Exercise directions.
Transcribe each line of the listing below verbatim, omitting the picture.

___ Supplied material ___

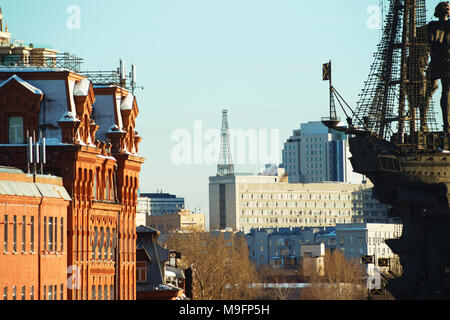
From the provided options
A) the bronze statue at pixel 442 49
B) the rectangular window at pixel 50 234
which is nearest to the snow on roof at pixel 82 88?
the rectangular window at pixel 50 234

___

Complete answer.
From the provided options
A) the bronze statue at pixel 442 49
B) the rectangular window at pixel 50 234
which is nearest to the snow on roof at pixel 82 88?
the rectangular window at pixel 50 234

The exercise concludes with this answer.